Cynthia Keppel talks at the speed of blur.

The nuclear physicist, internationally known for her work with protons and neutrons, barely pauses to breathe when explaining her research and the different imaging techniques used to detect breast cancer.

A mammogram is a breast X-ray, in which the tumor, denser than healthy tissue, casts a detectable shadow, she says. It’s highly sensitive but not specific enough to prevent unnecessary biopsies 60 percent of the time. Breast specific gamma imaging, on the other hand, radio-labels the tumors and maps their metabolic activity. When set over an X-ray, it gives physicians more specific information.

“It’s good for those with scar tissue, denser breasts or implants. It’s most important for younger women,” says Keppel. For breast cancer patients, Keppel’s research over the last decade has translated into technology allowing for more accurate and complete diagnoses and treatments.
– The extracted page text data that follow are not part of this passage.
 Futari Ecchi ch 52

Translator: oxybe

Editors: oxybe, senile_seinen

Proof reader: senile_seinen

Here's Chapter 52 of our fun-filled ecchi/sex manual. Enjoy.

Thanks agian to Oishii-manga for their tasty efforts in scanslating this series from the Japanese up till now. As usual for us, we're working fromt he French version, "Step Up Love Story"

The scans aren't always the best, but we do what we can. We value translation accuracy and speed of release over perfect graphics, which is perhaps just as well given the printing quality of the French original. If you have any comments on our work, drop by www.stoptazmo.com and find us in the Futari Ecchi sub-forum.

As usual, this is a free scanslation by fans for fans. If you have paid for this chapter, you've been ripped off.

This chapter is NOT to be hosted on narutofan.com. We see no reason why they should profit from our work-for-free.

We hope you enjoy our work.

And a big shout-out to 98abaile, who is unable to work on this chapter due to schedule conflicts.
And that is contributing to the vastly improved results for breast cancer patients. Once considered an automatic death sentence, breast cancer now has a 90 percent-plus, five-year survival rate for those diagnosed early.

Starting with imaging and diagnostics, Keppel’s work has progressed to the use of proton therapy. She is now the scientific and technical director at the Hampton University Proton Therapy Institute, which opened last year. Since 2000 she has earned nine patents, including one to enhance functional breast imaging, and has several more pending. She is the recipient of Virginia’s 2011 Outstanding Scientist award.
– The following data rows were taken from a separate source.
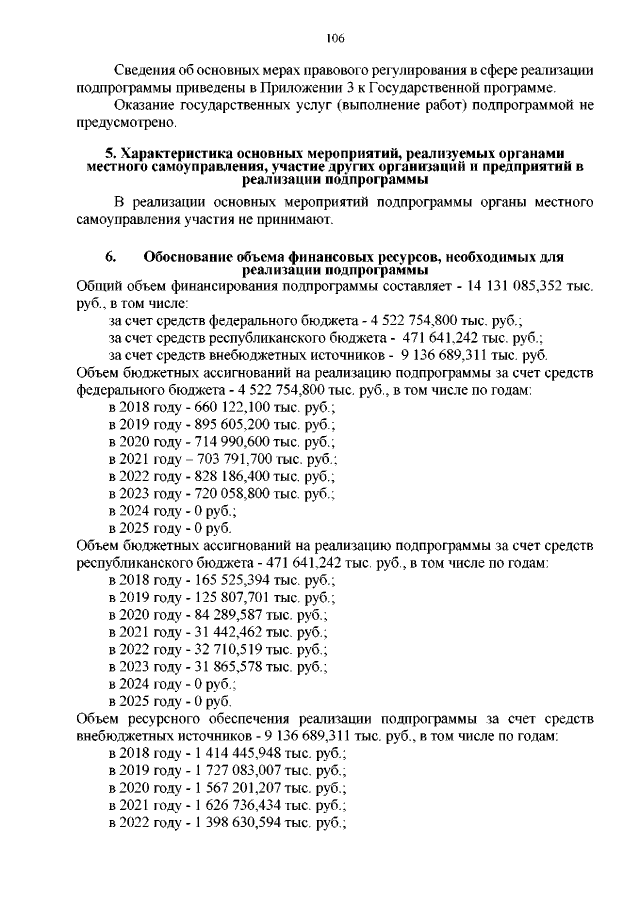 106

Сведения об основных мерах правового регулирования в сфере реализации подпрограммы приведены в Приложении 3 к Государственной программе.

Оказание государственных услуг (выполнение работ) подпрограммой не предусмотрено.

5. Характеристика основных мероприятий, реализуемых органами местного самоуправления, участие других организаций и предприятий в реализации подпрограммы

В реализации основных мероприятий подпрограммы органы местного самоуправления участия не принимают.

6. Обоснование объема финансовых ресурсов, необходимых для реализации подпрограммы

Общий объем финансирования подпрограммы составляет - 14 131 085,352 тыс. руб., в том числе:

за счет средств федерального бюджета - 4 522 754,800 тыс. руб.;

за счет средств республиканского бюджета - 471 641,242 тыс. руб.;

за счет средств внебюджетных источников - 9 136 689,311 тыс. руб.

Объем бюджетных ассигнований на реализацию подпрограммы за счет средств федерального бюджета - 4 522 754,800 тыс. руб., в том числе по годам:

в 2018 году - 660 122,100 тыс. руб.;

в 2019 году - 895 605,200 тыс. руб.;

в 2020 году - 714 990,600 тыс. руб.;

в 2021 году – 703 791,700 тыс. руб.;

в 2022 году - 828 186,400 тыс. руб.;

в 2023 году - 720 058,800 тыс. руб.;

в 2024 году - 0 руб.;

в 2025 году - 0 руб.

Объем бюджетных ассигнований на реализацию подпрограммы за счет средств республиканского бюджета - 471 641,242 тыс. руб., в том числе по годам:

в 2018 году - 165 525,394 тыс. руб.;

в 2019 году - 125 807,701 тыс. руб.;

в 2020 году - 84 289,587 тыс. руб.;

в 2021 году - 31 442,462 тыс. руб.;

в 2022 году - 32 710,519 тыс. руб.;

в 2023 году - 31 865,578 тыс. руб.;

в 2024 году - 0 руб.;

в 2025 году - 0 руб.

Объем ресурсного обеспечения реализации подпрограммы за счет средств внебюджетных источников - 9 136 689,311 тыс. руб., в том числе по годам:

в 2018 году - 1 414 445,948 тыс. руб.;

в 2019 году - 1 727 083,007 тыс. руб.;

в 2020 году - 1 567 201,207 тыс. руб.;

в 2021 году - 1 626 736,434 тыс. руб.;

в 2022 году - 1 398 630,594 тыс. руб.;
Keppel, 49, originally crossed disciplines to adapt her findings in nuclear physics at the Jefferson Lab to medical uses at the Center for Advanced Medical Integration, the state’s first medical physics program that she founded at Hampton University. Her work there included helping to improve a therapy in which high-dose radiation is delivered internally to a lumpectomy site instead of by an external beam, thereby reducing treatment time to five days from 30 to 40. It also spares more healthy tissue.